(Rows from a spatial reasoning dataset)
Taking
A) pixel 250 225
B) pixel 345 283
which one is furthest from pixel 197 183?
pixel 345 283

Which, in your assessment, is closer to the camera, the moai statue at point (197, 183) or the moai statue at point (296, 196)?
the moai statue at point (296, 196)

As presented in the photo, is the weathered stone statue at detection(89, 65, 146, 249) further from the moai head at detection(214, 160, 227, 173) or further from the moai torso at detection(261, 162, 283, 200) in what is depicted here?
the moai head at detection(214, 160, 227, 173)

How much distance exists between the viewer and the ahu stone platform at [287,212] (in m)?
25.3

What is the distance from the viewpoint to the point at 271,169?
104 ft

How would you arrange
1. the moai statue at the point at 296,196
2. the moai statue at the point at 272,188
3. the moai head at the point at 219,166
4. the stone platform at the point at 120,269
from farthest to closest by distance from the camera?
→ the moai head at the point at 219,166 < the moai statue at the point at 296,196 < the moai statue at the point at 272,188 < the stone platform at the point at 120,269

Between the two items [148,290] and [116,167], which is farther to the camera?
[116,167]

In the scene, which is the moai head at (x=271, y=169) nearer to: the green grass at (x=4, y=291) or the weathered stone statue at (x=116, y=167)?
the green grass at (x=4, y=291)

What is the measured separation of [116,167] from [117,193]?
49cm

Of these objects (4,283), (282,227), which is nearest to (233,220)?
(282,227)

--

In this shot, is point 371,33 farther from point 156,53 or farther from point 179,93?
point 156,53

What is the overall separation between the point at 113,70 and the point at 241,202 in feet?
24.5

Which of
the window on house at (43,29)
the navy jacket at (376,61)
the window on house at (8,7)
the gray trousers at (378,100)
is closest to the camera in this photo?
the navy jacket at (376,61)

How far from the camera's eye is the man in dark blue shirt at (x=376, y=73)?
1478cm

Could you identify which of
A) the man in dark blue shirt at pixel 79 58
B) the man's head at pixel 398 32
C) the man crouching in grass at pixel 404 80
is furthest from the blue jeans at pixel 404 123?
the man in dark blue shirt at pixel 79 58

- [Goal] Report every line of the data above that contains the string "shirt", matching case.

- [Result]
How far from the camera's eye is the man in dark blue shirt at (x=376, y=73)?
A) the man in dark blue shirt at pixel 79 58
the man in dark blue shirt at pixel 79 58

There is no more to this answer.